I’m an Escort in an Open Marriage. Here’s What It’s Taught Me About Relationships.

When people picture an escort, they often imagine a single woman navigating the industry alone. The stigma around sex work can make relationships seem incompatible with the job—many partners simply can’t handle the idea of their loved one entertaining clients professionally. Yet here I am: a married woman who looks forward to coming home after a session, where my husband pours me a glass of Sancerre while I count my earnings.

We met online, like so many busy professionals do. I began escorting just a few months into our relationship. There are certainly pros and cons to being partnered with a sex worker, but they aren’t the dramatic ones most people assume.

I’m fully out about my work to everyone in our circle. My husband is a fintech executive in an industry that tends to be progressive, so my career isn’t a source of tension. In fact, some young software engineers find it “cool” that he’s married to a high-end escort. That said, broader societal judgment still lingers. In most social situations, we either downplay my job or steer conversations elsewhere—it makes people uncomfortable, or they bombard us with questions that take over the evening, which neither of us enjoys.

Before escorting, I spent a decade on Wall Street. Transitioning my corporate skills to the world’s oldest profession felt like a natural pivot. With the mindset (and interests) of a stereotypical investment banker, combined with an attractive appearance, I had strong marketing material for high-end work. I speak four languages—Chinese, English, Spanish, and Arabic—I’ve traveled to over 60 countries, collect scotch, enjoy racing sports cars, and was once a competitive MMA fighter. It’s the kind of profile that appeals to a certain clientele.

When I told my husband I was leaving finance to become an escort, his response was pragmatic: “Oh, I think you’ll be very successful at that. Do you need help with your website?” We’re both highly rational people with low sexual jealousy, which helps immensely.

My old job demanded 70-hour weeks, constant stress, and being tethered to a BlackBerry. Now I work perhaps 20 hours a week—if that—for comparable income, far less stress, and genuinely wonderful clients. My husband supports this because he loves me and wants me fulfilled in my career. Some of my colleagues have had to quit sex work when entering relationships with partners who couldn’t cope. For us, my job is just a job, no different from any other—he’s simply glad I’m happy.

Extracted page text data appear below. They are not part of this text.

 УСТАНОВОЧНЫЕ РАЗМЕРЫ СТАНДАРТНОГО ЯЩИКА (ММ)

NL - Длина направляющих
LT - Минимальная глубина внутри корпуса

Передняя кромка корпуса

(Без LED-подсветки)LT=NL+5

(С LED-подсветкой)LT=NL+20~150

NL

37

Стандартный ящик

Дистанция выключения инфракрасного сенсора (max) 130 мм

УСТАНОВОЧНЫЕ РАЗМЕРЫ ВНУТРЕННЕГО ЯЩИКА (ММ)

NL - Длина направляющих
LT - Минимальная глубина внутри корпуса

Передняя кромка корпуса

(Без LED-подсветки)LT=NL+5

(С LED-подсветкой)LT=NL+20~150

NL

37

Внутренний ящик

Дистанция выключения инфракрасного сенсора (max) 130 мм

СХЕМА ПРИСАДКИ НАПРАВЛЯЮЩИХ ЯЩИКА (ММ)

A key reason our marriage thrives is that it’s non-monogamous. We’ve been open from the start; monogamy never crossed our minds as the default.

Many escorts maintain monogamous relationships, but that’s not my path. Through my work, I’ve gained profound insights into relationships, and one of the clearest is this: cheating is incredibly common, but divorce isn’t inevitable.

It’s nearly impossible for one person to fulfill every need—sexual, emotional, intellectual—for their partner forever. The person you build a family with may not share all your desires or interests. Clients often seek experiences their spouses can’t or won’t provide, not because they want to end their marriages, but because they want to preserve them. In a way, sex workers help fill gaps that keep relationships intact.

In my personal life, I have a girlfriend I met at a photoshoot a couple of years ago—she’s also a sex worker. While my husband and I prioritize our primary relationship but see others, she’s polyamorous with multiple equal-priority partners.

My husband craves variety, much like many of my clients, while I’ve mostly limited my non-work encounters to him and my girlfriend in recent years. He pursues casual dates; I spend time with her. We’ve even hired sex workers together to avoid the awkward “unicorn hunting” dynamic some couples face on apps.

Our one guiding principle: work comes first, then each other, then everyone else. We both genuinely love our careers more than anything—including each other. That said, openness doesn’t mean zero expectations. When he once stepped away during a vacation in Argentina for a long conversation with another woman, he ended up on the couch that night. Jealousy exists, but it’s not always sexual—sometimes it’s about time and attention.

People often assume non-monogamy breeds endless jealousy, but it’s more nuanced. My husband and I get more envious of each other’s professional skills than of romantic or sexual connections. He jokes that he’d love to get paid for sex like I do, but he’d never match his tech-executive salary that way. I get jealous when he effortlessly debugs my code after I’ve spent ages on a syntax error.

Monogamous people sometimes view non-monogamous couples as less committed. In reality, my husband and I feel deeply committed and in love. Because we have options, choosing each other feels deliberate—daily, even hourly. Commitment for us isn’t about excluding others; it’s about growing together while knowing what else exists.

Many monogamous couples compromise on desires when they marry, prioritizing exclusivity over fulfillment. That’s a valid choice for them. But my marriage—and the hundreds of clients I’ve met—have shown me that commitment doesn’t require monogamy.

As an escort in an open marriage, I interact with diverse people regularly, yet I still choose my husband every day. We intentionally build our life together, aware of alternatives. Our arrangement may seem unconventional, but it suits us perfectly. We’ve always been independent thinkers who make our own rules—both in our careers and in love. I wouldn’t have it any other way.